### Teks ###
Imam al-Ghazali secara tegas membolehkan musik. Bahkan ia berpendapat bahwa nyanyian dapat menimbulkan ekstase (keadaan amat khusyuk sampai tidak sadarkan diri). Boleh jadi lebih dari apa yang ditimbulkan oleh faktor-faktor lain. Pendapat ini didukung oleh hampir semua kaum sufi.
Al-Ghazali mengecam mereka yang mengharamkan musik/nyanyian. Walaupun dia mengakui adanya larangan Nabi, ia mengaitkan larangan mendengar musik atau nyanyian itu dengan kondisi yang menyertainya atau dampak negatif yang dilahirkannya. Hadis Nabi yang melarang nyanyian, antara lain, adalah yang dilakukan wanita di hadapan lelaki di bar (tempat menyuguhkan minuman keras). Ada haditshadit Nabi yang sahih menunjukkan kebolehan bernyanyi atau menggunakan alat musik, antara lain bahwa ‘Aisyah RA., pernah mendengar nyanyian di rumah Nabi dan Nabi tidak menegurnya.
### Kutipan Catatan ###
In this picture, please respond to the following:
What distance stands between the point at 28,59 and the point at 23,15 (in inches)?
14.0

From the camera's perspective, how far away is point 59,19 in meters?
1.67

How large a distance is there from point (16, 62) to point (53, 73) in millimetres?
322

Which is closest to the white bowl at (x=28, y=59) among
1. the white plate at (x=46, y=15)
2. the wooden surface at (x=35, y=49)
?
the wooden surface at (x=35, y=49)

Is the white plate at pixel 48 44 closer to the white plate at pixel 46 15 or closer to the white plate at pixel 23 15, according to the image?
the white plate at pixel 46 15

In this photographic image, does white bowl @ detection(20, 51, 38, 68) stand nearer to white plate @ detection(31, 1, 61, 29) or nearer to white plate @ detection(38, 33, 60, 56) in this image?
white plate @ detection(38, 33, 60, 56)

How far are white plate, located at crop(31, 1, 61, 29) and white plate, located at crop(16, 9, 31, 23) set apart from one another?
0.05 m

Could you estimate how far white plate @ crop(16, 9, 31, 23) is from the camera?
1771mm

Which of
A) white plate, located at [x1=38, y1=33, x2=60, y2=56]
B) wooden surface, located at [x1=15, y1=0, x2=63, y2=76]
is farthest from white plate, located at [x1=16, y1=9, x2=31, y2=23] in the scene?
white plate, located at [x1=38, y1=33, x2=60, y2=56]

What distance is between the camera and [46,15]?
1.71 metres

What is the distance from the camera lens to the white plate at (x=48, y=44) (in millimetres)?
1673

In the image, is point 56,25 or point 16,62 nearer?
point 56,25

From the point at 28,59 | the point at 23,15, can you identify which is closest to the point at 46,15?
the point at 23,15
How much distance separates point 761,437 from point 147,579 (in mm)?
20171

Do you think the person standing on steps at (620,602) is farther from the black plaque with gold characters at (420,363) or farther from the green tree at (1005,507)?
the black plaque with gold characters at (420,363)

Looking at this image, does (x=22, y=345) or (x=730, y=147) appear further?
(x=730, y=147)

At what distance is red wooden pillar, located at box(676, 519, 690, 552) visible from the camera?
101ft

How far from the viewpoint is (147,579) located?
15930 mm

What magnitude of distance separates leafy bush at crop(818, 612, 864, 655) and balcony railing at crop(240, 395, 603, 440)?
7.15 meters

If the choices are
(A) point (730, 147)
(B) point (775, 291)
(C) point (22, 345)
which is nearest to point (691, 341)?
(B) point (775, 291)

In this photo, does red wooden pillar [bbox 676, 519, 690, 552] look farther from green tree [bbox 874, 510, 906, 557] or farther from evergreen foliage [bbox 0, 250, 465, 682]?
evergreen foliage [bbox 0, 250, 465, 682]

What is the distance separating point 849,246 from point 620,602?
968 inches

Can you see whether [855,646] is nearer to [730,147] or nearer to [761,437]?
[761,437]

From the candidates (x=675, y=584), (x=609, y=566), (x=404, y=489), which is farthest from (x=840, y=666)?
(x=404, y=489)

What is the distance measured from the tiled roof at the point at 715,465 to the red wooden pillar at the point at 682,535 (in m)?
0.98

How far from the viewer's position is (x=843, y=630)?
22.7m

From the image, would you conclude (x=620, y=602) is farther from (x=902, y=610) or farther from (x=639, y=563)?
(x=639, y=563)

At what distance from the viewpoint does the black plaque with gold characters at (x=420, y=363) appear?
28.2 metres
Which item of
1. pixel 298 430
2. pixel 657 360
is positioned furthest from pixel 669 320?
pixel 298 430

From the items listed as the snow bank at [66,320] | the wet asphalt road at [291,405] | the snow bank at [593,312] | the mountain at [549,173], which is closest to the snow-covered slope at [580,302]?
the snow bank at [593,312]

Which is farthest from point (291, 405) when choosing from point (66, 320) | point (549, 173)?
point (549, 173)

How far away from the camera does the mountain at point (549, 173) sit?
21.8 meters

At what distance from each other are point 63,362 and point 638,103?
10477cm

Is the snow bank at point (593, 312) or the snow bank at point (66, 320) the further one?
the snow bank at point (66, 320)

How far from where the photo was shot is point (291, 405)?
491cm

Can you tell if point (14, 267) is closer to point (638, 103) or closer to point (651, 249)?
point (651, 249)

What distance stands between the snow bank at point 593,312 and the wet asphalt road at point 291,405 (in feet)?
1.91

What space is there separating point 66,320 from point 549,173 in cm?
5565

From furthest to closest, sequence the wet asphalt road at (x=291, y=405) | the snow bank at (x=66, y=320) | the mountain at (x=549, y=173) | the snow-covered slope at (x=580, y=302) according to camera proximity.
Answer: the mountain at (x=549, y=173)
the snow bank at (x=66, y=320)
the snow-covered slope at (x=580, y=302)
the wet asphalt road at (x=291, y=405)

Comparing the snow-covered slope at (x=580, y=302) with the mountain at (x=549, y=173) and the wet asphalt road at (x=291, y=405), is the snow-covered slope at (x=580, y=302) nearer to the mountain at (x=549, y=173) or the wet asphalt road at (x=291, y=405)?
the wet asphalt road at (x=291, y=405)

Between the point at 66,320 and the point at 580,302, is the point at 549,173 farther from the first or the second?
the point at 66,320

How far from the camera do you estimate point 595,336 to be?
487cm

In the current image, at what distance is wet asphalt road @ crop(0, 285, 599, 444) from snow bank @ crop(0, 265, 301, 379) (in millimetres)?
###
• Tugas Wajib: Dalam teks tentang pandangan al-Ghazali mengenai musik, keadaan apa yang menurutnya dapat ditimbulkan oleh nyanyian?

• Jawaban Tugas: Ekstase, yaitu keadaan amat khusyuk sampai tidak sadarkan diri.